Transcribe sin cambios la parte del texto sobre el poeta Alberto Hernández que va entre "Nuestra amistad ya" y "es otro tema.", ambos incluidos.

■ FRAGMENTO PROPORCIONADO:
════

—por Francisco Arévalo—
El poeta venezolano Alberto Hernández
(foto, Alberto H. Cobo)
Dentro del panorama
de la literatura venezolana, si hay un protagonista que se ha ganado mi respeto
y admiración ese es el poeta calaboceño Alberto Hernández (25-10-1952).
Nuestra amistad ya bordea las tres décadas; nos presentó Harry Almela, el poeta que vivía frente a la plaza de toros de Maracay, quien es motivo para escribir una novela con pasta cinematográfica, pero eso es otro tema.
En Alberto siempre he admirado su humor y su don de gente infinito, al punto de decir que quien se incordie o hable en términos oxidados del poeta, o no lo conoce o lo envidia de manera infeliz, ordinaria. Alberto es un caballero en mayúscula y lo digo con experiencia añejada. Podremos estar en desacuerdo, pero eso no rompe el envase donde reposa nuestra hermandad; además gracias a él heredé dos personajes: exquisitos editores, hombres de teatro, poetas y sobre todo amigos: José Ygnacio Ochoa y Juan Martins.
Esto que escribo, más que una nota de su más reciente publicación, es un reconocimiento a alguien que ha demostrado un compromiso férreo con el arte, con la poesía y con nuestro idioma. Todavía guardo recuerdo cuando me obsequió su hermoso texto El poema de la ciudad (2003), libro que me quedó como un registro impecable de cómo se le canta con tono más allá de todo a una urbe, con sus orígenes, sus personajes y eventos que levantan su registro histórico con poesía.
Alberto, aparte de pedagogo, es periodista, de oficio y principio. Dedicó parte importante de su vida al diarismo cultural, esa manera especial de relacionarse con lo excepcional de la vida, porque eso es hacer periodismo cultural, un avistamiento a lo sublime tratando de no ser agredido por la cotidianidad que está embadurnada de circo deportivo, el pulso de nuestra mediocre política y la tragedia y violencia de la calle palpitante de oscuridad.

════

■ REGISTROS ENTREGADOS:

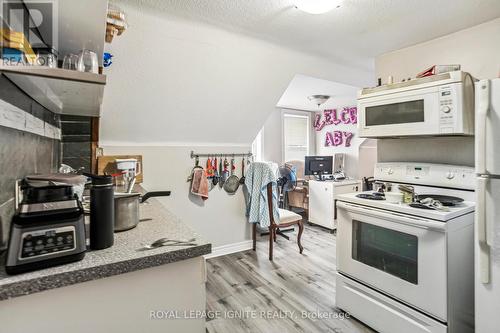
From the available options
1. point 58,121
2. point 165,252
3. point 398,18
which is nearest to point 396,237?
point 165,252

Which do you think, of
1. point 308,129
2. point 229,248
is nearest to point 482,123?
point 229,248

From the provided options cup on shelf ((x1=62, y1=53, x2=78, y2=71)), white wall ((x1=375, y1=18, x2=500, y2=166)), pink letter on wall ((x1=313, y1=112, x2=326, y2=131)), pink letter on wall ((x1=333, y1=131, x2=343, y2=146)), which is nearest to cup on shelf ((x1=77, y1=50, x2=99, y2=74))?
cup on shelf ((x1=62, y1=53, x2=78, y2=71))

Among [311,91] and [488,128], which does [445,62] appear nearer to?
[488,128]

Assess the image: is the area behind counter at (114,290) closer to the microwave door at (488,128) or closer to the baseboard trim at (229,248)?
the microwave door at (488,128)

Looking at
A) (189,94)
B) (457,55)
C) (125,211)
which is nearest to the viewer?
(125,211)

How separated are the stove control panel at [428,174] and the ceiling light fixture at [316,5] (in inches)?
53.4

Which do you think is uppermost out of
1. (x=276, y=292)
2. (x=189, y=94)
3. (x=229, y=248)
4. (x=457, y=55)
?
(x=457, y=55)

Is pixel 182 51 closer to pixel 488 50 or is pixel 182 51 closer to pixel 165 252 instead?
pixel 165 252

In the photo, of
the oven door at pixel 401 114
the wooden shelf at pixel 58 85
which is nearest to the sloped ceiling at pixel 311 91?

════

■ TAREA RESUELTA:
Nuestra amistad ya bordea las tres décadas; nos presentó Harry Almela, el poeta que vivía frente a la plaza de toros de Maracay, quien es motivo para escribir una novela con pasta cinematográfica, pero eso es otro tema.